Q.1. Create an ANN and train it on house price dataset classify the house price is above 
average or below average.

import numpy as np
import pandas as pd
from sklearn.model_selection import train_test_split
from sklearn.preprocessing import StandardScaler
from sklearn.neural_network import MLPClassifier
from sklearn.metrics import accuracy_score, classification_report

# ======================================
# 1. Create synthetic house dataset
# ======================================
np.random.seed(42)
n_samples = 1000

# Features
rooms = np.random.randint(1, 8, n_samples)
area = np.random.randint(500, 4000, n_samples)   # in sqft
age = np.random.randint(0, 50, n_samples)        # age of house
location_score = np.random.randint(1, 10, n_samples)  # 1-10 rating

# Price formula (synthetic)
price = (rooms * 50000) + (area * 200) - (age * 1000) + (location_score * 10000) \
        + np.random.randint(-20000, 20000, n_samples)

# Combine features
X = pd.DataFrame({
    'rooms': rooms,
    'area': area,
    'age': age,
    'location_score': location_score
})
y = price

# ======================================
# 2. Binary target: above/below average price
# ======================================
threshold = np.mean(y)
y_class = (y > threshold).astype(int)  # 1 = above average, 0 = below average

# ======================================
# 3. Train-test split
# ======================================
X_train, X_test, y_train, y_test = train_test_split(X, y_class, test_size=0.2, random_state=42)

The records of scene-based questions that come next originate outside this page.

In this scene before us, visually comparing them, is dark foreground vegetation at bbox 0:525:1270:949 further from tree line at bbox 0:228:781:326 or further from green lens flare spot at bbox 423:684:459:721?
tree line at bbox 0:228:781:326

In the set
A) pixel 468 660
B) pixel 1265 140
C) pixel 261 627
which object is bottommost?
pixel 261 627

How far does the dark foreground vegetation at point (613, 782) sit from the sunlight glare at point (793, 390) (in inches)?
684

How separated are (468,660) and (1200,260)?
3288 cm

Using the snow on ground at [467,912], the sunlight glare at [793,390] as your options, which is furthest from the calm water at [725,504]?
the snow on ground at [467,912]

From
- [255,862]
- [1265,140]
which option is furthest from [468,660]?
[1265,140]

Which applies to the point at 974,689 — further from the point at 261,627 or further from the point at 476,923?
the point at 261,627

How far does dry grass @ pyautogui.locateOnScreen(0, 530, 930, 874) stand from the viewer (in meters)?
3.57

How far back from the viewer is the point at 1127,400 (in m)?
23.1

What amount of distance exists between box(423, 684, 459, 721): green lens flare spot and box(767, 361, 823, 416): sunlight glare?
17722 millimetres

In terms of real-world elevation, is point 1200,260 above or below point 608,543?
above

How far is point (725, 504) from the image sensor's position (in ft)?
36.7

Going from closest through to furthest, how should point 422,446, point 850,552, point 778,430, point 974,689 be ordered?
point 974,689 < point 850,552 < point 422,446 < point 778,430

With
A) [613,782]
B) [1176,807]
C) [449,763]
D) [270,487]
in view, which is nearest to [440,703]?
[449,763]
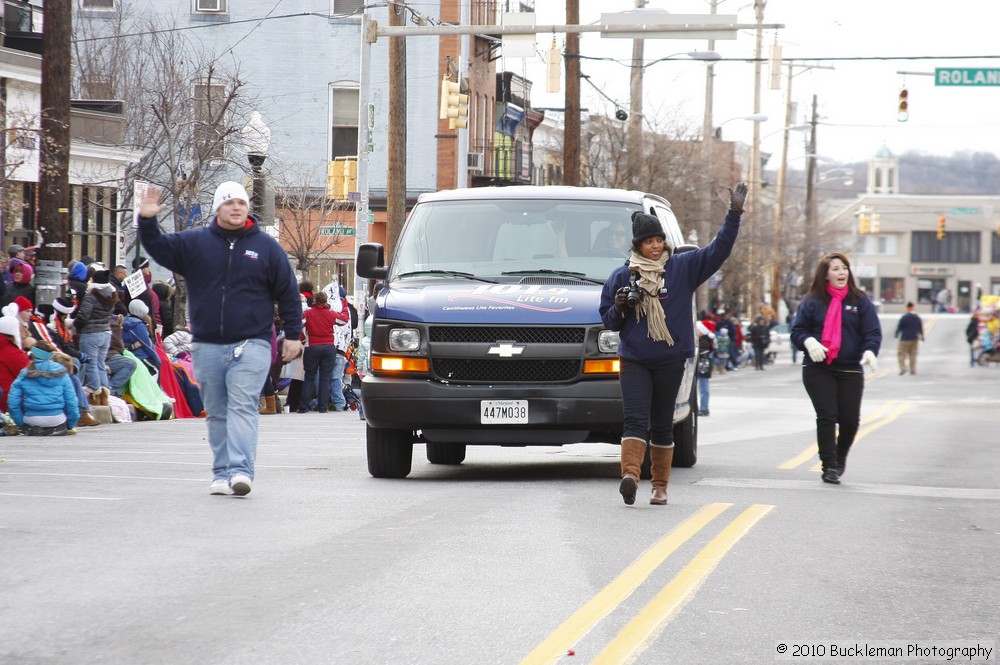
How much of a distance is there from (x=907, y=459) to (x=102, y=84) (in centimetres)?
2509

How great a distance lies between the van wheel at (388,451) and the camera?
11688 millimetres

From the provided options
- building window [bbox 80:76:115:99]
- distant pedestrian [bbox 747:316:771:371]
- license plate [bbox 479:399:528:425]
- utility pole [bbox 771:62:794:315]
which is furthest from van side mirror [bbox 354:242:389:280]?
utility pole [bbox 771:62:794:315]

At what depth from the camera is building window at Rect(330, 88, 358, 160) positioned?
43.2 m

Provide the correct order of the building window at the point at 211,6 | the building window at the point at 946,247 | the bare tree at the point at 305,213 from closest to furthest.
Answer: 1. the bare tree at the point at 305,213
2. the building window at the point at 211,6
3. the building window at the point at 946,247

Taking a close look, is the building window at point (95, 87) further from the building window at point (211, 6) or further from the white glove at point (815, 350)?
the white glove at point (815, 350)

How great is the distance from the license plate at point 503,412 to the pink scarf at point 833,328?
2.65 m

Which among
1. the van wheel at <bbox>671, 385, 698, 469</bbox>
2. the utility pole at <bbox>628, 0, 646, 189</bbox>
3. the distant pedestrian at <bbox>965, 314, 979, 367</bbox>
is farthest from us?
the distant pedestrian at <bbox>965, 314, 979, 367</bbox>

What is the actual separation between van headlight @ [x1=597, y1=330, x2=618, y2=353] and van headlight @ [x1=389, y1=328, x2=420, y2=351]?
134 centimetres

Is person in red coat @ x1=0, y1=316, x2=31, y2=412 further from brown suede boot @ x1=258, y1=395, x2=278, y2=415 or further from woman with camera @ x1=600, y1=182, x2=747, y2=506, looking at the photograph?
woman with camera @ x1=600, y1=182, x2=747, y2=506

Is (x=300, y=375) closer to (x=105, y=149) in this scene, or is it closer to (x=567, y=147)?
(x=105, y=149)

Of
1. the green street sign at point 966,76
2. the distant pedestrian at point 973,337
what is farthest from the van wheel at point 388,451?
the distant pedestrian at point 973,337

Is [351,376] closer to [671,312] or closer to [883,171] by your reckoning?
[671,312]

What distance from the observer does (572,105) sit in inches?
1320

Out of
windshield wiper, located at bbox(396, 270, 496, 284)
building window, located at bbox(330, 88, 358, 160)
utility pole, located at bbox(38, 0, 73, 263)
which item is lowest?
windshield wiper, located at bbox(396, 270, 496, 284)
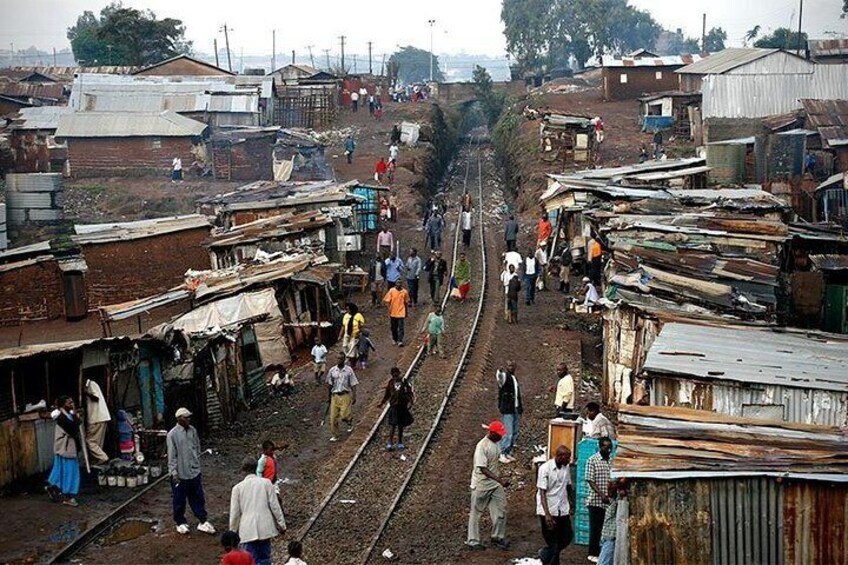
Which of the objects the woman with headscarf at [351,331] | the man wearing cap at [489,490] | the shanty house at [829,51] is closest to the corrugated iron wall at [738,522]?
the man wearing cap at [489,490]

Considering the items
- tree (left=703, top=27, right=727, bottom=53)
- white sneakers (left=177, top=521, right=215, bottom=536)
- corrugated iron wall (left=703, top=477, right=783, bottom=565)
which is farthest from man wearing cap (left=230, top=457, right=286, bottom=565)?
tree (left=703, top=27, right=727, bottom=53)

# ======================================
# 4. Scale features
# ======================================
scaler = StandardScaler()
X_train = scaler.fit_transform(X_train)
X_test = scaler.transform(X_test)

# ======================================
# 5. Build ANN
# ======================================
model = MLPClassifier(hidden_layer_sizes=(16, 8), activation='relu',
                      solver='adam', max_iter=500, random_state=42)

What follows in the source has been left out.